Après ces quelques jours de couchés de soleil sur les plages du pacifiques, il était temps pour nous de reprendre la route. Notre objectif étant d'atteindre le Canada mi-décembre. Dimanche 29 Novembre, nous décidons de prendre la Pacific Coast Highway en direction du nord en faisant du stop. On nous a dit que le stop sur cette route était très facile parce qu'elle est très fréquentée. Hum, hum... Pardonnez mon language, mais... Connerie!!! 
Après quatre heures à se faire passer devant et ignorer gentiment de tout le monde, on décide de prendre un bus pour s'avancer au moins jusqu'à Malibu.
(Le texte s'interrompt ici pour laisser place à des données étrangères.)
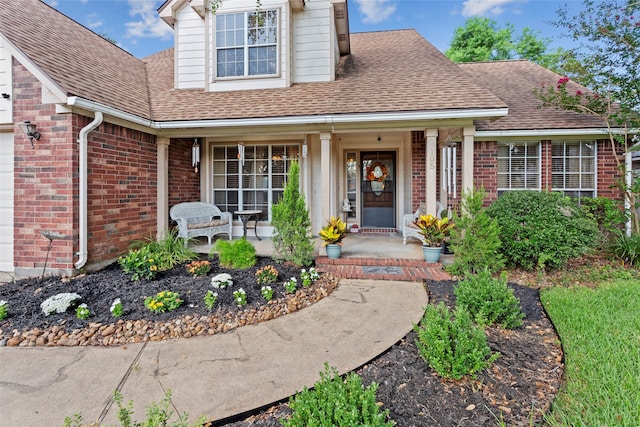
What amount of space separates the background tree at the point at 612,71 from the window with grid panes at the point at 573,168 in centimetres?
49

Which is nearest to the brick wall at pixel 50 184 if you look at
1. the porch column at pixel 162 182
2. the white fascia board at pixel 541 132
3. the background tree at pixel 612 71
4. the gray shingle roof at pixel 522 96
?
the porch column at pixel 162 182

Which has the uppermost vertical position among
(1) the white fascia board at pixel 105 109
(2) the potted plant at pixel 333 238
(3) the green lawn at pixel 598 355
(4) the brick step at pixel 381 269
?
(1) the white fascia board at pixel 105 109

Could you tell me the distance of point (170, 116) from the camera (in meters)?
6.58

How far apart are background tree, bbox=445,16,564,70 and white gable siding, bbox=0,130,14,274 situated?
859 inches

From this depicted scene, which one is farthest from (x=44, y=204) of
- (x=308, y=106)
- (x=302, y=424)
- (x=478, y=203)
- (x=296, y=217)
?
(x=478, y=203)

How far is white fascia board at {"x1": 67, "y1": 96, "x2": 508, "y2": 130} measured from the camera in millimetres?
5434

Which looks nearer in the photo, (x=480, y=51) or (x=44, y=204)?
(x=44, y=204)

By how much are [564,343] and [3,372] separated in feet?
16.5

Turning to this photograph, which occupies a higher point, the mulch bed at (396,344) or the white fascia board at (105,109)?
the white fascia board at (105,109)

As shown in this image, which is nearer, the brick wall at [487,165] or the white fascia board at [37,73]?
the white fascia board at [37,73]

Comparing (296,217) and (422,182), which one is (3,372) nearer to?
(296,217)

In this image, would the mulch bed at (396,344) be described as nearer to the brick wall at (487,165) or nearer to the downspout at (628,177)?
the brick wall at (487,165)

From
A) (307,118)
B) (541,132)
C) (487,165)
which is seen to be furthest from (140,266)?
(541,132)

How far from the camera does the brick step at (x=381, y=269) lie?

La route devrai prendre 45 minutes pour n'importe quel véhicule, mais c'est sans compter sur les transports en commun de LA. Nous n'arriverons finalement pas avant 20h à Malibu et dans la nuit noire. Bilan de cette première journée de stop : échec Total. On doit même retourner à Santa Monica pour trouver un endroit où dormir et sans la moindre surprise, il ne reste de place que dans un hôtel, certes très beau mais, beaucoup trop cher. 

Lundi 30 Novembre, on s'arme de courage et on recommence. On prend le bus pour Malibu, on s'arrête à la fin de la ligne dans une station service Chevron. On tend le pouce vingt minutes et on rencontre Ryan qui nous conduit jusqu'à Oxnard. De là, on peut faire du stop sur la 101 pour remonter vers le nord et San Fransisco. Oui, on peut... Du moins on essaie... Et à 17h quand la nuit est tombée, ben on se dit que c'est raté. Alors comme on ne peut plus ni avancer, ni reculer, il ne nous reste que la possibilité du bus greyhound de nuit à un prix exorbitant et un départ à minuit et demi. Oui, a minuit et demi, alors que la station elle-même ferme ses portes à dix heures du soir. Alors que faire pour passer le temps quand tout dans le centre ville inactif semble fermer depuis cinq heures de l'après-midi et qu'à la question : Est-ce qu'on peut trouver un endroit sympa où manger dans le coin? On vous répond qu'il y a un subway pas loin... Eh bien on va passer la soirée dans le cinéma du coin où malheureusement on se retrouve à voir the hunger game parce qu'aucune autre scéance ne colle à nos besoins horaires et en mangeant un hot dog et des pop corns aux beurre pour le diner. Après, seuls à la station, on espère un peu qu'on sera seuls dans le bus. Et quand il se pointe déjà plein, on se sent bêtes d'avoir imaginé que ce serait le cas. Plus de dix heures de route avec des arrêts toutes les quarante minutes à travers les routes mal entretenues de Californie. 

Mais voilà, nous sommes maintenant le premier jour de décembre et nous avons réussi à atteindre San Francisco. On a l'impression d'avoir pédalé dans la semoule pour y arriver et cramé beaucoup plus d'argent que prévu pour faire la route, mais on y est. Dès que notre hôte aura prit le contact avec nous, on pourra aller se doucher et poser nos sacs avant de se lancer dans l'exploration de la ville. 
On commence à être un peu fatigué de notre périple aux états-unis et à avoir envie de changer de pays. Mais malgré ça, on ne voudrait être nulle part ailleurs et ne faire rien d'autre que ce que l'on fait.